Whamit!

The Weekly Newsletter of MIT Linguistics

LingLunch 10/10 - Ethan Wilcox (Harvard)

Speaker: Ethan Wilcox (Harvard)
Title: Neural Network Models and the Argument from the Poverty of the Stimulus: The Case of Filler—Gap Dependencies
Time: Thursday, October 10th, 12:30pm – 1:50pm
Location: 32-D461

Abstract: Recurrent Neural Networks (RNNs) are one type of neural model that has been able to achieve state-of-the-art scores on a variety of natural language tasks, including translation and language modeling (which is used in, for example, text prediction). In this talk I will assess how these models might way in to linguistic debates about the types of biases required to learn syntactic structures.

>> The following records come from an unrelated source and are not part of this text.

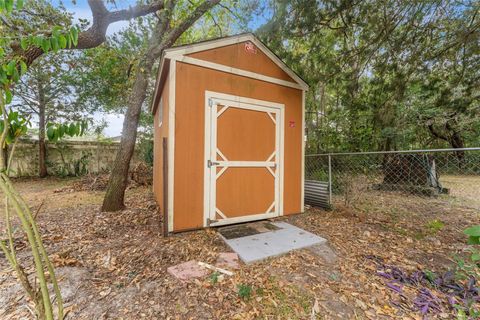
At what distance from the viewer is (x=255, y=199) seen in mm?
3945

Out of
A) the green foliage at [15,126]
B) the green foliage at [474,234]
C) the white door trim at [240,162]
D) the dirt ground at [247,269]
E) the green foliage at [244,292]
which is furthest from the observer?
the white door trim at [240,162]

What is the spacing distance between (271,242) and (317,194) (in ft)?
7.57

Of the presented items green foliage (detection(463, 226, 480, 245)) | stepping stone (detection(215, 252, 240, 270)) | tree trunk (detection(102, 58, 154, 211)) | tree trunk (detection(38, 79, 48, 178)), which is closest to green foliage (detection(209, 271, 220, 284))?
stepping stone (detection(215, 252, 240, 270))

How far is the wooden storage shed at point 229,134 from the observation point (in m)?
3.28

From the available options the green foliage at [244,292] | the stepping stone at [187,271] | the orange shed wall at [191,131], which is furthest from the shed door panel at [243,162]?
the green foliage at [244,292]

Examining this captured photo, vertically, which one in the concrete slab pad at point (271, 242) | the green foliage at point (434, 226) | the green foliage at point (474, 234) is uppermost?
the green foliage at point (474, 234)

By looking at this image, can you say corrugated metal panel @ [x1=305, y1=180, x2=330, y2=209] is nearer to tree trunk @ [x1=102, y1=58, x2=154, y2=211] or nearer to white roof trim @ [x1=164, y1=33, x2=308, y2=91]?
white roof trim @ [x1=164, y1=33, x2=308, y2=91]

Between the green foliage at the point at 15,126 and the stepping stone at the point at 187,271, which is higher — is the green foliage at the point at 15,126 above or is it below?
above

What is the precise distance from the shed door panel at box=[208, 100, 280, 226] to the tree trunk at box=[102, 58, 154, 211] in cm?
194

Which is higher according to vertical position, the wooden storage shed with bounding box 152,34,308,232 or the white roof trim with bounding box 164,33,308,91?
the white roof trim with bounding box 164,33,308,91

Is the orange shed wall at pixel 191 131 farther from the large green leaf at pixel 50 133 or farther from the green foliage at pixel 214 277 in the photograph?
the large green leaf at pixel 50 133

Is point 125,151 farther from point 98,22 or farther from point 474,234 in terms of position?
point 474,234

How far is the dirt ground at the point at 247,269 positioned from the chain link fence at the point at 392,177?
63cm

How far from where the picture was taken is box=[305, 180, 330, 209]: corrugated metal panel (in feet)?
15.5
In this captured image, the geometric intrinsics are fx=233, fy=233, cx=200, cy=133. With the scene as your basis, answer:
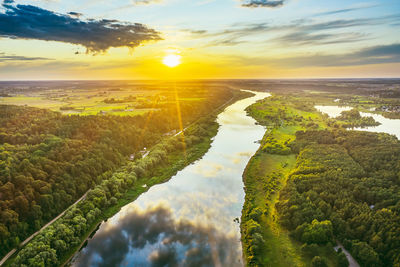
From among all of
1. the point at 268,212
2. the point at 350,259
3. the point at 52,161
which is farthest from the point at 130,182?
the point at 350,259

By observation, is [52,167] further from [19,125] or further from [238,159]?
[238,159]

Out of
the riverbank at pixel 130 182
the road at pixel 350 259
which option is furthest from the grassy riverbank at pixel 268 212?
the riverbank at pixel 130 182

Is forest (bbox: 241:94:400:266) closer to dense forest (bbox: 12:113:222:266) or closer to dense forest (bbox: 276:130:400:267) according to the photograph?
dense forest (bbox: 276:130:400:267)

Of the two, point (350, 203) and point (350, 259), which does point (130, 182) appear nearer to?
point (350, 259)

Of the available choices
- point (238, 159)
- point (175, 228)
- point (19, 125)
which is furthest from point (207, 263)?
point (19, 125)

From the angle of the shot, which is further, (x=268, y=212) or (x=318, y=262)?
(x=268, y=212)

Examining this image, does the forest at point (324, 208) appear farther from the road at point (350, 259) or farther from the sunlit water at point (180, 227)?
the sunlit water at point (180, 227)

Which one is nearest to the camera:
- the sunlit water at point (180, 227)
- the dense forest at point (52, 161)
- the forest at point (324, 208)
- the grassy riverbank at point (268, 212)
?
the forest at point (324, 208)
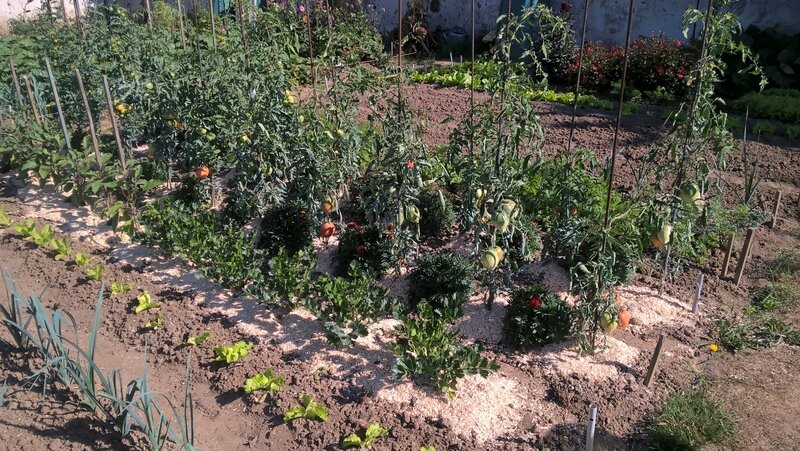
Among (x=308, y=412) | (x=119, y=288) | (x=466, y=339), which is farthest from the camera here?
(x=119, y=288)

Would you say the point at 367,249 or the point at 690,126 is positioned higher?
the point at 690,126

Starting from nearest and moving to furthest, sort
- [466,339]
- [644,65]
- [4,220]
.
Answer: [466,339], [4,220], [644,65]

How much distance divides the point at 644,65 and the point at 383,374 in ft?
21.0

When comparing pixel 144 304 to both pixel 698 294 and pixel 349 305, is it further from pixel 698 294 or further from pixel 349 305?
pixel 698 294

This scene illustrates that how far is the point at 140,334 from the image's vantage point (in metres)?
4.07

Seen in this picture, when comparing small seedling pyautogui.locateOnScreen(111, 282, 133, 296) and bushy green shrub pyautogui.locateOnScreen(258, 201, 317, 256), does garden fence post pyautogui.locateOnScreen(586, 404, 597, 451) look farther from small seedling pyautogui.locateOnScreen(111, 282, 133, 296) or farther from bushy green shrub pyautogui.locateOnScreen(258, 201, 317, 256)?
small seedling pyautogui.locateOnScreen(111, 282, 133, 296)

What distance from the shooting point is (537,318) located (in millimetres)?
3824

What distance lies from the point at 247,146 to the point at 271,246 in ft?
2.43

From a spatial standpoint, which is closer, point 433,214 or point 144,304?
point 144,304

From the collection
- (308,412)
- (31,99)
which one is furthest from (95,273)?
(31,99)

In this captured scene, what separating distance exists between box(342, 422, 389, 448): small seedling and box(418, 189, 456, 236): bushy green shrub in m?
1.82

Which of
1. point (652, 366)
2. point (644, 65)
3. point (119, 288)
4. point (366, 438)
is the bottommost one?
point (366, 438)

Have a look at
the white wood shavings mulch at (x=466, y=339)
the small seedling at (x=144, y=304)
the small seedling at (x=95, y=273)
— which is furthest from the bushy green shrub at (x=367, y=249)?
the small seedling at (x=95, y=273)

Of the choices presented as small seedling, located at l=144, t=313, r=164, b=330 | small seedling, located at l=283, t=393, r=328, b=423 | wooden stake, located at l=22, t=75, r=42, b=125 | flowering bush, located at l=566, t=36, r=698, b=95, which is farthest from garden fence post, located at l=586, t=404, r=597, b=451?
flowering bush, located at l=566, t=36, r=698, b=95
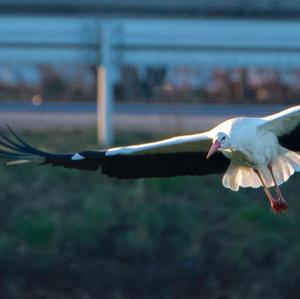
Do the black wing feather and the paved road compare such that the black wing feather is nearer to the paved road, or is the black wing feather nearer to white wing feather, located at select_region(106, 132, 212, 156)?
white wing feather, located at select_region(106, 132, 212, 156)

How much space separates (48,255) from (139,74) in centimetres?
319

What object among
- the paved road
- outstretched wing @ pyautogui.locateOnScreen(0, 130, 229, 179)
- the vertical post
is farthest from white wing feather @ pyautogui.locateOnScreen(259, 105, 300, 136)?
the paved road

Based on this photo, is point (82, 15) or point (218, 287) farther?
point (82, 15)

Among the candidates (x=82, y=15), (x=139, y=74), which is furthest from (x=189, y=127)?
(x=82, y=15)

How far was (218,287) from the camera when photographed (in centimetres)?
1388

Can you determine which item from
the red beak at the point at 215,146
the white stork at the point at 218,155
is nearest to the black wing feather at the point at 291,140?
the white stork at the point at 218,155

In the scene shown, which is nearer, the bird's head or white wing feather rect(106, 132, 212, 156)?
the bird's head

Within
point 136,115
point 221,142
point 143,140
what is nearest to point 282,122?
point 221,142

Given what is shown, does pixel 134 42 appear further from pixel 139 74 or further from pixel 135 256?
pixel 135 256

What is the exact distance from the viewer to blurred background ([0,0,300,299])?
14031 mm

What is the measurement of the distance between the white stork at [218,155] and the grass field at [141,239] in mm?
3554

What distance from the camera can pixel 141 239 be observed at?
14.3 metres

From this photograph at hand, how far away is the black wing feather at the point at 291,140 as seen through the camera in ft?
32.9

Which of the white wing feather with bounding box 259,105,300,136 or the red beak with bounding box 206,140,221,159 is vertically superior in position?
the white wing feather with bounding box 259,105,300,136
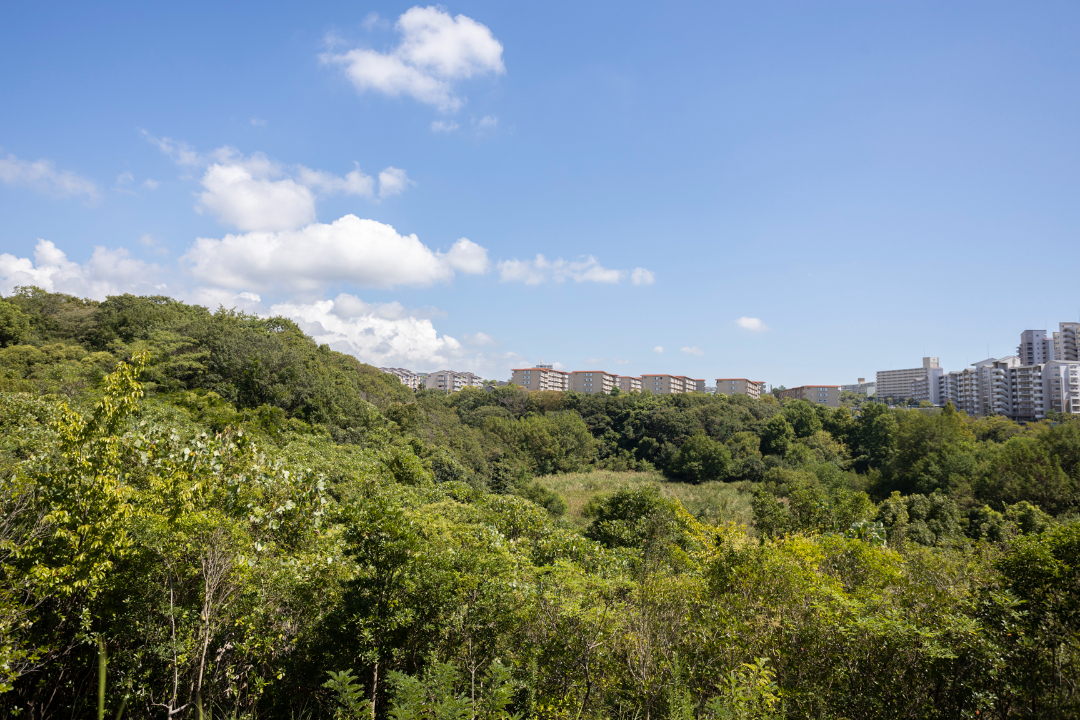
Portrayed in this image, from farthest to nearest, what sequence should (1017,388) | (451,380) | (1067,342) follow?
1. (451,380)
2. (1067,342)
3. (1017,388)

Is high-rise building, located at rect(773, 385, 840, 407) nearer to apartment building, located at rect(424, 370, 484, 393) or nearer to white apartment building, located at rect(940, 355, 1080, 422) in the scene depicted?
white apartment building, located at rect(940, 355, 1080, 422)

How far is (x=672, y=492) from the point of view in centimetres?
3459

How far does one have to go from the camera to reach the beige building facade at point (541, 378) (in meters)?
89.3

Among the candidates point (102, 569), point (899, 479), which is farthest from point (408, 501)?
point (899, 479)

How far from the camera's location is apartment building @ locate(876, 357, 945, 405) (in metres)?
Answer: 77.5

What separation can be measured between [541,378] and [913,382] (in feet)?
208

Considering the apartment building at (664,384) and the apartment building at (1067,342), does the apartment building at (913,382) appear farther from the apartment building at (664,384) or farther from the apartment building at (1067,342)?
the apartment building at (664,384)

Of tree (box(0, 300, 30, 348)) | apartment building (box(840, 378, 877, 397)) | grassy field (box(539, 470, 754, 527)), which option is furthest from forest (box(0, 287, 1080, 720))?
apartment building (box(840, 378, 877, 397))

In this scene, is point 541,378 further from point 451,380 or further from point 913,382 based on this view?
point 913,382

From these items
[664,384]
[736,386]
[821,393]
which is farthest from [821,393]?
[664,384]

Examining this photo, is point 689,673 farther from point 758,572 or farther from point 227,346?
point 227,346

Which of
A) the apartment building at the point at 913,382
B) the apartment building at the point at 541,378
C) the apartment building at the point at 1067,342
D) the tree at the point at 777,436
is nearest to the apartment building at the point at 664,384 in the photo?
the apartment building at the point at 541,378

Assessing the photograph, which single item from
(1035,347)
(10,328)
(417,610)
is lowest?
(417,610)

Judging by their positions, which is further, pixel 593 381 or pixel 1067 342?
pixel 593 381
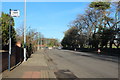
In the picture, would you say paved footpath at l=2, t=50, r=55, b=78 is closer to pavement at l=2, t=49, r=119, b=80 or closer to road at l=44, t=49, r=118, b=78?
pavement at l=2, t=49, r=119, b=80

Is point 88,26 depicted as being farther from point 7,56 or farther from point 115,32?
point 7,56

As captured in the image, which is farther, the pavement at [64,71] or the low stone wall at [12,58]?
the low stone wall at [12,58]

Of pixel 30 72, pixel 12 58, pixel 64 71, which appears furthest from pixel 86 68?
pixel 12 58

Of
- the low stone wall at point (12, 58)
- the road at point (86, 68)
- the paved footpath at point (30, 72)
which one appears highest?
the low stone wall at point (12, 58)

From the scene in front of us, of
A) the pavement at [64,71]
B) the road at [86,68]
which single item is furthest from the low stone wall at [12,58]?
the road at [86,68]

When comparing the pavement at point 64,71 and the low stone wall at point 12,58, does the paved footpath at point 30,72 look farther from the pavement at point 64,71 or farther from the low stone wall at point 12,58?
the low stone wall at point 12,58

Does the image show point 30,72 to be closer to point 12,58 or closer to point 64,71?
point 64,71

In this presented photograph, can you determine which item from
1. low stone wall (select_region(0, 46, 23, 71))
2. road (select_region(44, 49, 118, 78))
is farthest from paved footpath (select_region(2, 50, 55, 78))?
road (select_region(44, 49, 118, 78))

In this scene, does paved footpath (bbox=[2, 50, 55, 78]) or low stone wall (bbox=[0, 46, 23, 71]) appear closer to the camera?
paved footpath (bbox=[2, 50, 55, 78])

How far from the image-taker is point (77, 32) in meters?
64.5

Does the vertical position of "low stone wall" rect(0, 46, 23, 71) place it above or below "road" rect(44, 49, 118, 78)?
above

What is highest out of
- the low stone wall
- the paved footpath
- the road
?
the low stone wall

By treating these models like subjects in a psycholinguistics experiment, I will demonstrate that they are able to learn the filler—gap dependency, and are even sensitive to the hierarchical constraints implicated in the dependency. Next, I turn to “island effects”, or structural configurations that block the filler—gap dependency, which have historically played a role in the Argument from the Poverty of the Stimulus. I demonstrate that RNNs are able to learn some of the “island” constraints and even recover some of their pre-island gap expectation. These experiments demonstrate that linear statistical models are able to learn some fine-grained syntactic rules, however their behavior remains un-humanlike in many cases.